Her friends told her, "Have another shot of tequila--it's just a stomach cramp."
Her mother told her, "You really are a hypochondriac."
Her father was either golfing or out of town on business, so he didn't tell her anything.
Maggie wears her scar like a badge from some rite of passage. Calls it her bridge between then and now. But it's a shaky bridge. The kind made with ropes strung through skinny, wooden planks then suspended over the contaminated waters of Maggie's mind.
They called it a bikini scar. The nurses were amazed at the way the doctors kept all the stitches on the appropriate side of her tan lines. Alongside the scar there are tiny dots from where the sutures were tugged through and knotted. Maggie likes to pull down her jeans. Trace the marks with her finger.

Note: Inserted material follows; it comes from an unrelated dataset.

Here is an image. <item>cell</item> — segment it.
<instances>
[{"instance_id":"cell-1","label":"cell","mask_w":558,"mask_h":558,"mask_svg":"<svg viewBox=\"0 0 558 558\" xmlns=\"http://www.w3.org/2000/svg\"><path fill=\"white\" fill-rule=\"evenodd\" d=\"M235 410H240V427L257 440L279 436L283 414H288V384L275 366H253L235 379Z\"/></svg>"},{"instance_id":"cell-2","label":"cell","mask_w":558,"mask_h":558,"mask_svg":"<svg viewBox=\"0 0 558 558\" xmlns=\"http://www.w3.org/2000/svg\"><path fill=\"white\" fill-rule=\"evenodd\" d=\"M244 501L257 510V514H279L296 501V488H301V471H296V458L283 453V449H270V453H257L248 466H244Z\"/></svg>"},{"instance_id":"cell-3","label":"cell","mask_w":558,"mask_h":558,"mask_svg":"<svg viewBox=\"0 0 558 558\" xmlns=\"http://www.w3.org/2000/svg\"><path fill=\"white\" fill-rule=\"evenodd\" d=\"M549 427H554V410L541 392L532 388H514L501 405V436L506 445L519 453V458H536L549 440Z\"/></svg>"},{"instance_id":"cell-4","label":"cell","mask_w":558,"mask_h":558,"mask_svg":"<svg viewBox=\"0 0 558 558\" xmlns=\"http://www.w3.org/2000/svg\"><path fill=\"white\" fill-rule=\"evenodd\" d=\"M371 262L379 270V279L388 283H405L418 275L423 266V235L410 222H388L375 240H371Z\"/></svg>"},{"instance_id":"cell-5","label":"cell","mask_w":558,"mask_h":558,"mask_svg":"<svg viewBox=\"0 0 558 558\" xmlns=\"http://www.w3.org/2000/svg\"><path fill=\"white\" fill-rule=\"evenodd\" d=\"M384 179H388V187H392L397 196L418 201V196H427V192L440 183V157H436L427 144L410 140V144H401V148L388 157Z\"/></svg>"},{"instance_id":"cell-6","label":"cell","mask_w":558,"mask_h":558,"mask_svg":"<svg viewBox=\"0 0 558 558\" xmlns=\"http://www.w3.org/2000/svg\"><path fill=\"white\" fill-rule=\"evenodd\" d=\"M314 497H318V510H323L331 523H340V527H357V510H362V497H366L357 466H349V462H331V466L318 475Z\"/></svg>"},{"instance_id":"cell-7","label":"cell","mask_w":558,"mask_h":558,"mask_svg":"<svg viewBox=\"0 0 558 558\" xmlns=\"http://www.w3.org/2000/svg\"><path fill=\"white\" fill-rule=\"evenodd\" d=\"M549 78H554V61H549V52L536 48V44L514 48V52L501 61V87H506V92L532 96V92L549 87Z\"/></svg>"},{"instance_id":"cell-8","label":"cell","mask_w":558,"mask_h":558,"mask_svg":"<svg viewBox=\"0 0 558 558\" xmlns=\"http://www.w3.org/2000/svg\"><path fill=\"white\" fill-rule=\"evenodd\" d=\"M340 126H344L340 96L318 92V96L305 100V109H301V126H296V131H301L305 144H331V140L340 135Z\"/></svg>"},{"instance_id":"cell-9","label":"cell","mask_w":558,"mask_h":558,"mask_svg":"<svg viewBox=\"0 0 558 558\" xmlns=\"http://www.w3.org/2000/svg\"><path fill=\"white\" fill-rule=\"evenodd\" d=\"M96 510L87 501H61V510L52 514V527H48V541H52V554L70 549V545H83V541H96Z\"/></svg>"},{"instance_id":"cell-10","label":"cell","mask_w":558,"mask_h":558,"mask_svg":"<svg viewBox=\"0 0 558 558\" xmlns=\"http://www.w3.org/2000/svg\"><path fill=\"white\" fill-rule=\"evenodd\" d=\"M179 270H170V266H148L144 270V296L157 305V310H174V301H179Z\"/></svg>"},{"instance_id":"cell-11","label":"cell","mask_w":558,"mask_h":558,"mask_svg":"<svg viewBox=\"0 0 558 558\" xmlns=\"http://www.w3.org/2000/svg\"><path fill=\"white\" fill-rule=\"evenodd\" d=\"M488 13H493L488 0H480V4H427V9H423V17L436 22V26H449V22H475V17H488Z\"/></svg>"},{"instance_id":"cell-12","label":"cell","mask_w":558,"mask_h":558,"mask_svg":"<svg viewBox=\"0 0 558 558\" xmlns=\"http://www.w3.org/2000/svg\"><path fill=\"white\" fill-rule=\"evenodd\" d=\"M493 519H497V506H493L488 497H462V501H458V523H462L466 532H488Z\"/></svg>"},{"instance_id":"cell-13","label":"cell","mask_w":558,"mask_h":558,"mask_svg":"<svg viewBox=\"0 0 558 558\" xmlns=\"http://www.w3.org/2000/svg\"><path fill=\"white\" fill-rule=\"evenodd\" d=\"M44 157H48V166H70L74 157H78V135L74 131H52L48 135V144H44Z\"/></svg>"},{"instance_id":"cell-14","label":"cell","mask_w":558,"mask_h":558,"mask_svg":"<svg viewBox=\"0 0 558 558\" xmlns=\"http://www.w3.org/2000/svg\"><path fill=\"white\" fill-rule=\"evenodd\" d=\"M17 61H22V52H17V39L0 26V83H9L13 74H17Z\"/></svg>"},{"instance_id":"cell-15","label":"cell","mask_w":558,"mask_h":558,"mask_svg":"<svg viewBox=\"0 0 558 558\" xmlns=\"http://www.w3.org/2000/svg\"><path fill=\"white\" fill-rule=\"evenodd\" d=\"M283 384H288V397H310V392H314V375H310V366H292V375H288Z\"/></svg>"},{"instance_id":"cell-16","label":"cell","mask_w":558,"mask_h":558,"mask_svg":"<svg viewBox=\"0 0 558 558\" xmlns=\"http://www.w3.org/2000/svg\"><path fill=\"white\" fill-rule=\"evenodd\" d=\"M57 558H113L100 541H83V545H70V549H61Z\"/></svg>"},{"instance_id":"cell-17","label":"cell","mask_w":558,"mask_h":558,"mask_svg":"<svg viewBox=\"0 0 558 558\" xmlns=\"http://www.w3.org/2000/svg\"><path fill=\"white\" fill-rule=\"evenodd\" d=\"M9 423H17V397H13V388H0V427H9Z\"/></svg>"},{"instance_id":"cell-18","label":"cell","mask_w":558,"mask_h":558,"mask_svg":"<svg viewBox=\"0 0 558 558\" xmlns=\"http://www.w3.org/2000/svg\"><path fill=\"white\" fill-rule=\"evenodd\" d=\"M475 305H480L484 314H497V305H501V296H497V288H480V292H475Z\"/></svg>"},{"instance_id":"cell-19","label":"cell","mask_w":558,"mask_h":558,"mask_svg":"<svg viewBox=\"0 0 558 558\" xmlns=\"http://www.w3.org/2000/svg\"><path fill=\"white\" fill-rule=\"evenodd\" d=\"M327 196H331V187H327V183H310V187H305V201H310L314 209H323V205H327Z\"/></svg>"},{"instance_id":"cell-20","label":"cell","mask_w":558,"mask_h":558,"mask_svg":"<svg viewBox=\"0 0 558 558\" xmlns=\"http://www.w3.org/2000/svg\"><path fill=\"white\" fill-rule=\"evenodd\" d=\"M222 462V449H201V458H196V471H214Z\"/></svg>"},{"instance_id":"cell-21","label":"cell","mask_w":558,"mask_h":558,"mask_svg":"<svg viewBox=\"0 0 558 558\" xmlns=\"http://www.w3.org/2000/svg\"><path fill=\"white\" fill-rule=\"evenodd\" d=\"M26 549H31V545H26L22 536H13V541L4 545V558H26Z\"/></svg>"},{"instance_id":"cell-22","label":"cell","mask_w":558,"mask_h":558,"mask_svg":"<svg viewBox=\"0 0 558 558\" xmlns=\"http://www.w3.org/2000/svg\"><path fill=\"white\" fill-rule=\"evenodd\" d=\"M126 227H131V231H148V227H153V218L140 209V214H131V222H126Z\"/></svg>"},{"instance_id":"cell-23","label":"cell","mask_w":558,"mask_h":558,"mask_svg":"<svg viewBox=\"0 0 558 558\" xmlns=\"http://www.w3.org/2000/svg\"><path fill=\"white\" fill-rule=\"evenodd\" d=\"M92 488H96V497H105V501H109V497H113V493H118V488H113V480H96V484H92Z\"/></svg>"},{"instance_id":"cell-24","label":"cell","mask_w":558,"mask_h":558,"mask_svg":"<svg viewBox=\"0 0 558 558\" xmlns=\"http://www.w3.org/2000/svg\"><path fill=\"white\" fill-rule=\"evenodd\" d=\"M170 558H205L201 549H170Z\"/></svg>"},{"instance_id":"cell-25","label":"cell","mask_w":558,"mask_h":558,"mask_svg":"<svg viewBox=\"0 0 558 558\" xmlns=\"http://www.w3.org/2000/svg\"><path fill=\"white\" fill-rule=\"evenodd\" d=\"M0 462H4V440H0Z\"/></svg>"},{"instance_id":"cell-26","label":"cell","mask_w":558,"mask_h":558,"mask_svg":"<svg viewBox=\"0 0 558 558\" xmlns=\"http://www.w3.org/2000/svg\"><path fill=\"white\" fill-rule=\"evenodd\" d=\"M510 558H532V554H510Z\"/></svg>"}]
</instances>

"It's cool. Like I'm looking over my shoulder--"
Except when Maggie looks back the only thing she sees is tragedy.
"--but that's another story." The action version. Car crashes and fires.
Maggie used to color her hair purple, eat speed and go slam dancing for fun. When Iggy Pop spit on her she realized what it meant to find God. In the mornings her girlfriends would come over for coffee and cigarettes. Party autopsy.
"I only sleep with them to get the free T-shirt."
Maggie thinks maybe now she's ready to live a quiet life, alone near the water. Sand on her feet in the evenings.
A psychic read Maggie her Tarot over the phone. The cards told a history of bad habits and escapist men. Then again, the psychic said the cards showed a lot of things.
But she didn't seem to know about the time Maggie got arrested. That in her mugshots she was wearing a Jose Cuervo T-shirt awarded just hours before.
And the psychic didn't tell her that all those shots of tequila were disguising an appendicitis.
Or how once the exploded organ was removed from the tiny incision in her abdomen, Maggie would take the first step onto a wobbly bridge.